Later history, weaving a popular tale round the crisis, informs us that two of the richest Jews, aware of the danger in store, tried to avert it by heavily bribing Ferdinand and Isabel. While the latter were considering their offer, Torquemada appeared suddenly in the royal presence. Holding up a crucifix, he exclaimed: “Lo! Here is the Crucified, Whom Judas sold for thirty pieces of silver. Will you sell Him again for thirty thousand?” Then, passionately declaring that he at any rate would have no part in the transaction, he threw down the crucifix and left the room.
The story is typical at least of the Inquisitor-General’s remorseless fanaticism; and the edict issued on March 30, 1492, expressed the triumph of his views. By it the Jews of Spain were allowed five months in which to choose between baptism and exile. In the latter case, they might sell their property or take with them to other lands as much of their goods as they could carry; but, since the export of gold and silver was strictly forbidden, this permission savoured more of mockery than of indulgence.
Perhaps it was believed that, faced by the terror of expulsion, the Jews would welcome baptism; but the men and women to whom the choice came were descendants of those who in a previous time of danger had remained staunch to their faith; while the sufferings of the New Christians at the hands of the Inquisition were hardly an incentive to conversion.
The majority, therefore, trusting vainly, as the Curate of Los Palacios points out with fanatical joy, that God would guide them through this new wilderness, accepted exile with all its unknown horrors. The shortness of the term of grace allotted to them, and the necessity of selling or losing their property made real bargaining impossible.
They went about seeking purchasers and found none who were anxious to buy; and they gave a house in exchange for an ass, and a vineyard for a length of cloth or linen, because they might not take gold nor silver.
Fearful lest their misery should soften popular hatred (and even Bernaldez admits that none saw them leave their homes without pity), Torquemada had forbidden the Christians to hold any intercourse with Jews after August 1, 1492, or to allow them food or shelter as they started on their exodus. He also took care that all the old calumnies of devilish rites and of insults to Christian relics and objects of veneration should be published abroad to impress the credulous. The theft of the consecrated wafer for use in a sacrilegious plot, the murder of a Christian child as a necessary portion of the Jewish rites, the revival of these and many other such tales helped to keep fanaticism at white heat.

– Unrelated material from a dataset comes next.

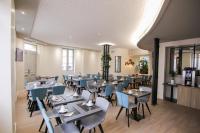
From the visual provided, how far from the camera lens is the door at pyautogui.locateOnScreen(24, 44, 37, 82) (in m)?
6.93

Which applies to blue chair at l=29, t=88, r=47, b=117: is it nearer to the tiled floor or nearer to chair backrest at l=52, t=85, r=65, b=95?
the tiled floor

In defiance of the law, many of the exiles hid money about their clothes and persons; but those, who were not discovered and despoiled before they left the country, spent most of it in attempts to buy the food and protection they could not obtain from friendliness and compassion. The rulers of the synagogues, who made arrangements for the future of the community, were forced also to accept asylums where they could at the owner’s price; and the weary masses, who crossed the Portuguese border, paid to its king a cruzado a head, for permission to spend six months within his boundaries on their way to some permanent refuge. From there many of them crossed to the north coast of Africa to join those of their race, who had sailed direct from Spain to the kingdom of Fez; but so frightful were the sufferings they endured that numbers in despair returned home seeking baptism. Robbed and maltreated by the native guards, whom they had paid to protect them, their wives and daughters violated before their eyes, the unhappy exiles, in their feebleness and poverty, found no favour in the sight of the Moorish King and were driven from his capital.

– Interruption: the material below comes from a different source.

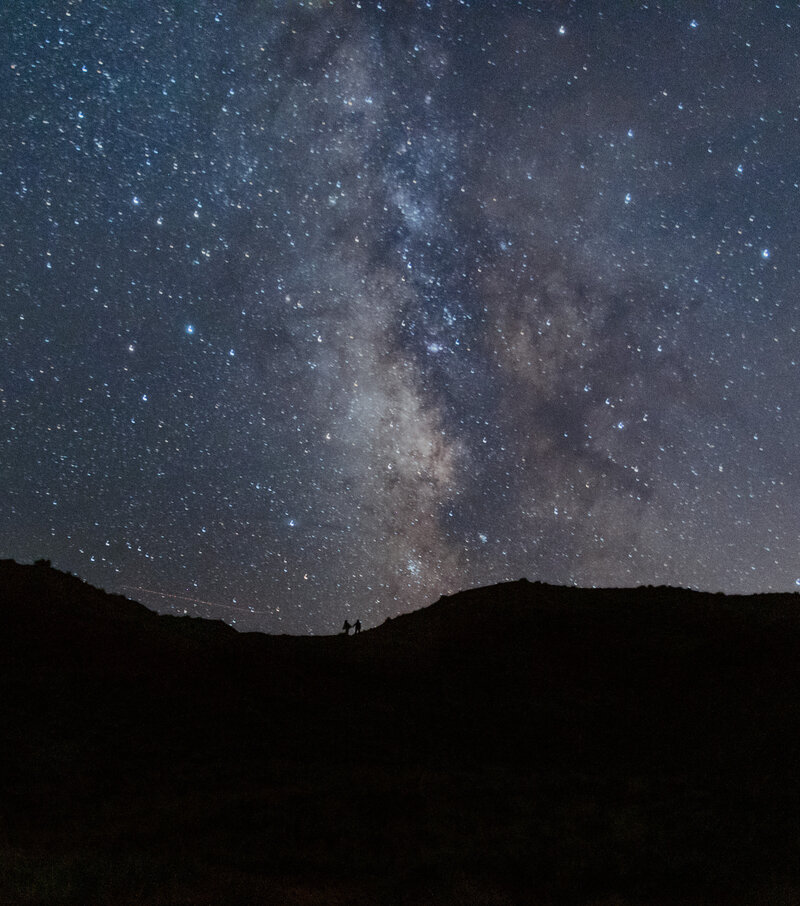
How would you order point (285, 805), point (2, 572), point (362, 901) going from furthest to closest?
1. point (2, 572)
2. point (285, 805)
3. point (362, 901)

A like inhumanity was shown to those who had made Navarre or Italy their destination; and thus by the sword, pestilence, slavery, or starvation, Christian vengeance on pride of race, wealth, and unbelief was exacted to the uttermost farthing. Here is the witness of a son of one of the exiles:
For some the Turks killed to take out the gold which they had swallowed to hide it; some of them the hunger and plague consumed, and some of them were cast naked by the captains on the isles of the sea; and some of them were sold for men-servants and maid-servants in Genoa and its villages, and some of them were cast into the sea.... For there were, among those who were cast into the isles of the sea upon Provence, a Jew and his old father fainting from hunger, begging bread, for there was no one to break unto him in a strange country. And the man went and sold his son for bread to restore the soul of the old man. And it came to pass, when he returned to his old father, that he found him fallen down dead, and he rent his clothes. And he returned unto the baker to take his son, and the baker would not give him back, and he cried out with a loud and bitter cry for his son, and there was none to deliver.[[5]]
[5]. Lea, History of the Spanish Inquisition, i., Ch. III.